■ Selected excerpt
^^^^^^^^

Agents need behavioral knobs — settings that tune how they work without changing the agent definition itself. Issue #2333 surfaced a concrete case: the review agent should let repo owners set a minimum severity threshold for reported findings. More knobs will follow for other agents.

The harness already delivers environment variables into the sandbox via .env files with expand: true (ADR 0024), and pre/post scripts read env vars from runner_env (ADR 0045). The infrastructure for carrying configuration exists. What is missing is a naming convention that establishes a consistent pattern for every agent going forward.

This ADR covers only agent configuration env vars — behavioral knobs that tune agent behavior. It does not retroactively rename existing context vars (event data like GITHUB_PR_URL, ISSUE_NUMBER) or infrastructure vars (tokens, paths, credentials). Those remain as they are.

Decision

Agent configuration environment variables follow a single convention:

Naming

{AGENT}_{SETTING_NAME}
  • {AGENT} is the agent's name in uppercase, derived from the harness filename: REVIEW, CODE, TRIAGE, FIX, PRIORITIZE, RETRO, etc.
  • {SETTING_NAME} is SCREAMING_SNAKE_CASE describing the setting.
  • Examples: REVIEW_SEVERITY_THRESHOLD, CODE_MAX_FILE_SIZE, REVIEW_POST_INLINE, TRIAGE_SKIP_DUPLICATE_CHECK.
  • A setting that applies to multiple agents gets separate vars per agent (e.g., CODE_MAX_FILE_SIZE and REVIEW_MAX_FILE_SIZE), keeping each agent's configuration independent.

The agent name prefix prevents collisions when multiple agents share an execution environment or when env files are sourced together. Existing context vars (e.g., PRIOR_REVIEW_SHA) and credential vars (e.g., GH_TOKEN) already use agent-name prefixes — the {AGENT}_ prefix alone does not distinguish config vars from those. The distinction is by purpose and documentation: config vars are behavioral knobs listed in docs/agents/<agent>.md.

Where config vars live in the harness

Config vars are carried the same way as other agent env vars — no new schema fields are needed. Note: ADR 0055 introduces a unified env: key with runner/sandbox sub-maps that replaces runner_env and manual .env files. The delivery mechanism below still works but is deprecated in favor of env.runner and env.sandbox.

The .env file and runner_env serve different audiences: the .env file delivers vars into the sandbox for the agent at inference time, while runner_env makes vars available to pre/post scripts on the host. A config var needed by both must appear in both places.

  1. For sandbox access (inference time): Add the variable to the agent's .env file (e.g., env/review.env) with ${VAR} expansion. The harness host_files entry with expand: true resolves the value from the host environment before copying into the sandbox. The agent reads it at runtime.

^^^^^^^^

■ Required actions
a – Which two kinds of existing environment variables does the agent configuration ADR leave unchanged?
b – According to the agent configuration ADR, why must a config var that both the agent and the pre/post scripts use be placed in two locations? Answer in one to three sentences.
c – Write the next part of the agent configuration ADR, starting after its final sentence.

^^^^^^^^

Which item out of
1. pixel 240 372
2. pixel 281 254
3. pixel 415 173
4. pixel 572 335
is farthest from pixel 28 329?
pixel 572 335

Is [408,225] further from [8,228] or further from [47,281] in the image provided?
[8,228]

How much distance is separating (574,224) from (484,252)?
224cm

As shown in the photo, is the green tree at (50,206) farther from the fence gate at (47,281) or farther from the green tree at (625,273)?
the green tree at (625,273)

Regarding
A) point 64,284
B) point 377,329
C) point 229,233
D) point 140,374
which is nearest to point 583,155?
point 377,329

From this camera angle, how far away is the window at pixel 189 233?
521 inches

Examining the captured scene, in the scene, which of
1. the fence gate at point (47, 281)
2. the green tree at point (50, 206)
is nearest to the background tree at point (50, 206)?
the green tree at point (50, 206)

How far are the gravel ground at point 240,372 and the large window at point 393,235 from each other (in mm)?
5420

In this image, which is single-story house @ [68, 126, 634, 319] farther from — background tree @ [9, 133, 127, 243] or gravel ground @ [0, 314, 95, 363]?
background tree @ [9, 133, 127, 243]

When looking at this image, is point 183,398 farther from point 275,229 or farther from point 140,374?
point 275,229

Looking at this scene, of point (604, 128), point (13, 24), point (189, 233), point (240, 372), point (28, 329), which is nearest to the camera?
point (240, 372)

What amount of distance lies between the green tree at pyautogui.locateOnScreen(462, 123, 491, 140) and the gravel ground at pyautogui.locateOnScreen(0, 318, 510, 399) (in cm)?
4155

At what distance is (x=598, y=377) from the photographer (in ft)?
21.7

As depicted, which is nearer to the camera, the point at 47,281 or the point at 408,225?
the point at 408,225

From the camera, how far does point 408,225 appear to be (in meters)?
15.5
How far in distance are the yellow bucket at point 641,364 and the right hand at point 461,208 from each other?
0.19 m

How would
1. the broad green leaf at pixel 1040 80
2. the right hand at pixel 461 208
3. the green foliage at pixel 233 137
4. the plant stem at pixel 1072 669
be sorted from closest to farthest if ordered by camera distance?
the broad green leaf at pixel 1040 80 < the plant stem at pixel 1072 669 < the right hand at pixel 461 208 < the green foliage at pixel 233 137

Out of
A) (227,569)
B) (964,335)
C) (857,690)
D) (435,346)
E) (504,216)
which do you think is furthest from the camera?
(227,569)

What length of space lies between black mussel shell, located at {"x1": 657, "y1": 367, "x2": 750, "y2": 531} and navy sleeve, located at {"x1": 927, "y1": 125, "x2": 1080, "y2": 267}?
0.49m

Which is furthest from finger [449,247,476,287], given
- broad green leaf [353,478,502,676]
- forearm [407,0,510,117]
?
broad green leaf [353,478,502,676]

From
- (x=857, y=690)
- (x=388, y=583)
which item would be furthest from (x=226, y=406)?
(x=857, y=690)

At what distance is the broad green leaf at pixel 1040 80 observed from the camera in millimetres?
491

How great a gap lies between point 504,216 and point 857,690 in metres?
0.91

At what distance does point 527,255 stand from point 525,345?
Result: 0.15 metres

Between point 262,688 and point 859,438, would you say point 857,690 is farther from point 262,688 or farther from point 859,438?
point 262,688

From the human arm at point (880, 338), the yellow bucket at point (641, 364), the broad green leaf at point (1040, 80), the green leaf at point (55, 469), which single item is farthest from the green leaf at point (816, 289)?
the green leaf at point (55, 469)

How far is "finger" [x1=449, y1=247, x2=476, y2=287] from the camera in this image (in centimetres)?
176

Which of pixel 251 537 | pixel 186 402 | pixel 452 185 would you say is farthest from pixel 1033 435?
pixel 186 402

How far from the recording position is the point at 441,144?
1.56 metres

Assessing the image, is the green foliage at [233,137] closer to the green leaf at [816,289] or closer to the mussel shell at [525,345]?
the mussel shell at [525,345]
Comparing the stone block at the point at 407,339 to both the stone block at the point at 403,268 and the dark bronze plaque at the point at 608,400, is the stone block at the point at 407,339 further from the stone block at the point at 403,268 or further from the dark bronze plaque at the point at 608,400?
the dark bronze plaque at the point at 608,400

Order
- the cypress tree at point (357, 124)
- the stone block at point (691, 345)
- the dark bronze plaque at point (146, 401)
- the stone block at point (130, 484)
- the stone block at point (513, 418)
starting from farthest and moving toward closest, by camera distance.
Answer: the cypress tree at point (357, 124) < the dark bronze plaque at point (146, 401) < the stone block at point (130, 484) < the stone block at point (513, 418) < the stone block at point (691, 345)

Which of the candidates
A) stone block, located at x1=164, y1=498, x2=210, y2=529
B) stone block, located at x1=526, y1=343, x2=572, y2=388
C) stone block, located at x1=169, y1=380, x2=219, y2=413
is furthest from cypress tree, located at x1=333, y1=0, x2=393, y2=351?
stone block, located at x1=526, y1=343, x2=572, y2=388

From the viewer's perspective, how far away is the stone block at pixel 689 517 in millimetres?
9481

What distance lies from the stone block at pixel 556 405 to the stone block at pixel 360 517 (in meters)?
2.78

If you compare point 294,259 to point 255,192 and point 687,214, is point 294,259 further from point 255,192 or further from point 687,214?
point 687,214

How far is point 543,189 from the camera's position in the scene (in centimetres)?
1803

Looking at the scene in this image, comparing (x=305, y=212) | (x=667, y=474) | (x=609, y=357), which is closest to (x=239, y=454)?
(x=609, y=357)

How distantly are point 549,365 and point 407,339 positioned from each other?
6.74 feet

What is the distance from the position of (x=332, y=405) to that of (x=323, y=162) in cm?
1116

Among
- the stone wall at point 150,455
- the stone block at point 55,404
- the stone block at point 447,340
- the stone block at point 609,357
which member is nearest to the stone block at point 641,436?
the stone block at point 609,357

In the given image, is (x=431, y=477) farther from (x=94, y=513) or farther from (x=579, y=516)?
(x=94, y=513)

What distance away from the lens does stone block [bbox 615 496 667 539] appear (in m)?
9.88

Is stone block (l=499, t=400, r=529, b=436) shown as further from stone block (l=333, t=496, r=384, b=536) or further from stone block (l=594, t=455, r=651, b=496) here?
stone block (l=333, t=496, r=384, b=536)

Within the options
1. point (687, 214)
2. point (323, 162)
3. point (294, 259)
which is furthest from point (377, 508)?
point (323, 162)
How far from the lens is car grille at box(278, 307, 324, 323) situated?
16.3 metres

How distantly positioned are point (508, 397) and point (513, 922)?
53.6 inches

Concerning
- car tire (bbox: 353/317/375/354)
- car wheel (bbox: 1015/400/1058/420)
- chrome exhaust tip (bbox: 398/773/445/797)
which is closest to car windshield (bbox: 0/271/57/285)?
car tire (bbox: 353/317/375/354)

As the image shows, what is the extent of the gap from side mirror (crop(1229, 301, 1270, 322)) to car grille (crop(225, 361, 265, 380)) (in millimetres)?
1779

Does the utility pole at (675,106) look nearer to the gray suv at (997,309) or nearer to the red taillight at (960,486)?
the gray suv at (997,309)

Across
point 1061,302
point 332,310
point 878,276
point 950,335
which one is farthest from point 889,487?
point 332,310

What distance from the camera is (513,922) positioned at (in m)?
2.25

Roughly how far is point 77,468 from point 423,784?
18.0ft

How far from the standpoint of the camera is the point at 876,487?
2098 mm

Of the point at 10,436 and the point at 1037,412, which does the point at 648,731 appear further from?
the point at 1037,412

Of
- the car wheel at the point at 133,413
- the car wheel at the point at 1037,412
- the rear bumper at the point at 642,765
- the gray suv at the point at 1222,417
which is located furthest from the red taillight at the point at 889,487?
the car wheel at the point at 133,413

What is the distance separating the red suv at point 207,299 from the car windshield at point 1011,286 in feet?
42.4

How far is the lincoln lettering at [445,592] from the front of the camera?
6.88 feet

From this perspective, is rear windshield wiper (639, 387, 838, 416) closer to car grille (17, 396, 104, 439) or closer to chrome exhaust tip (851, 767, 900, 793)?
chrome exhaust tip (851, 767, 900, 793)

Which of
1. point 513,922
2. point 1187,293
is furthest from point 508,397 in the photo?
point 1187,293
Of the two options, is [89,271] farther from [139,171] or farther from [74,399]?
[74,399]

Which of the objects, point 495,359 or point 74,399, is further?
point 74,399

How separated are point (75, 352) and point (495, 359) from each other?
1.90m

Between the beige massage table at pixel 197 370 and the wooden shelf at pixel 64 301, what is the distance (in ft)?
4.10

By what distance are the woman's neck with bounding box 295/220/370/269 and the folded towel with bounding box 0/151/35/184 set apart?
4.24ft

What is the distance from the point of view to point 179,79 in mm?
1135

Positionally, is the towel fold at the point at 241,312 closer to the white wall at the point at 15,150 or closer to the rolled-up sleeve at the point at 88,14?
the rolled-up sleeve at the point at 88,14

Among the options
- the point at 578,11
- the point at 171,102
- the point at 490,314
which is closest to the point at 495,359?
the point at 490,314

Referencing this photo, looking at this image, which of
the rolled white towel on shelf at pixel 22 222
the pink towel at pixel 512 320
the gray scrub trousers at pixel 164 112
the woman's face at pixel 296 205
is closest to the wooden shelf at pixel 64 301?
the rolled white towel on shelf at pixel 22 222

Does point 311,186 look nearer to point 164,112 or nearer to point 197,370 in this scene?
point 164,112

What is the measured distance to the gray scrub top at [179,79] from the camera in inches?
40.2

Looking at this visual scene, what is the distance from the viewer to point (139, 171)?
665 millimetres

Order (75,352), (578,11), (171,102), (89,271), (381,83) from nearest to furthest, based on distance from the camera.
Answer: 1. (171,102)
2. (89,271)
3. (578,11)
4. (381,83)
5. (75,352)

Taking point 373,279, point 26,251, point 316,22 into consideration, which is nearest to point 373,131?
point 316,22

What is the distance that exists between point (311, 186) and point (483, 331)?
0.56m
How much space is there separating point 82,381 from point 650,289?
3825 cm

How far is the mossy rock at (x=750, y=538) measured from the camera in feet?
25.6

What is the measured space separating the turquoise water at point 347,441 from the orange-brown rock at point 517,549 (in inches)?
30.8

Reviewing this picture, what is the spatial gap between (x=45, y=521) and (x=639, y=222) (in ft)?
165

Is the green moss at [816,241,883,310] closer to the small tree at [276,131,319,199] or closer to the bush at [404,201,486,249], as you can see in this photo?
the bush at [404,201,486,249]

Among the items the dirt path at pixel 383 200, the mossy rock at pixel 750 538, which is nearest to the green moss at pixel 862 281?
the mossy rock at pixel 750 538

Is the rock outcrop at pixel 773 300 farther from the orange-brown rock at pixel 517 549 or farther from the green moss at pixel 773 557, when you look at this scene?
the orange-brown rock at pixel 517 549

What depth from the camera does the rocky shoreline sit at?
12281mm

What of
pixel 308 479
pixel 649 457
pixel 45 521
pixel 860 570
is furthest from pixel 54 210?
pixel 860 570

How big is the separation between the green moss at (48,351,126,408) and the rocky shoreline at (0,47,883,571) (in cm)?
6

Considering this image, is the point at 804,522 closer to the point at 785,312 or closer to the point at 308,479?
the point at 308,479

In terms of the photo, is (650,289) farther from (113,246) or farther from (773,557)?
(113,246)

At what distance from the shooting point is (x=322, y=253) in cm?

^^^^^^^^

■ Outputs
a – Context vars carrying event data, such as GITHUB_PR_URL and ISSUE_NUMBER, and infrastructure vars such as tokens, paths and credentials.

b – The .env file and runner_env reach different audiences. The .env file delivers variables into the sandbox for the agent at inference time, while runner_env makes them available to pre/post scripts on the host, so a var needed by both has to appear in both.

c –
  2. For pre/post scripts (host side): Add the variable to the harness's runner_env or the forge-specific runner_env block. Scripts read it from the environment. This is independent of the .env file — runner_env controls the host-side environment, not the sandbox.

  3. For CI workflow injection: The CI workflow sets the value from org secrets, repo variables, or hardcoded defaults. This is the same mechanism used for all other env vars — no change needed.

Defaults

Default values live in the canonical harness (the scaffold's harness/<agent>.yaml). Downstream layers — the org .fullsend repo or a per-repo .fullsend/ — override them via base composition (ADR 0045). Defaults are also documented in docs/agents/<agent>.md so users can discover them without reading harness YAML.

For agent prompts, the agent treats an unset or empty variable the same as "use the default." The .env file's expand: true mechanism resolves unset host vars to an empty string, not an absent var — so agents and scripts must handle both cases.

For pre/post scripts, use standard shell defaulting, which already handles both empty and unset: ${REVIEW_SEVERITY_THRESHOLD:-low}.

Documentation

Each agent's user-facing documentation (docs/agents/<agent>.md) includes a Variables subsection under the existing "Configuration and extension" section:

markdown
## Configuration and extension

See [Customizing with AGENTS.md](../guides/user/customizing-with-agents-md.md) and
[Customizing with Skills](../guides/user/customizing-with-skills.md).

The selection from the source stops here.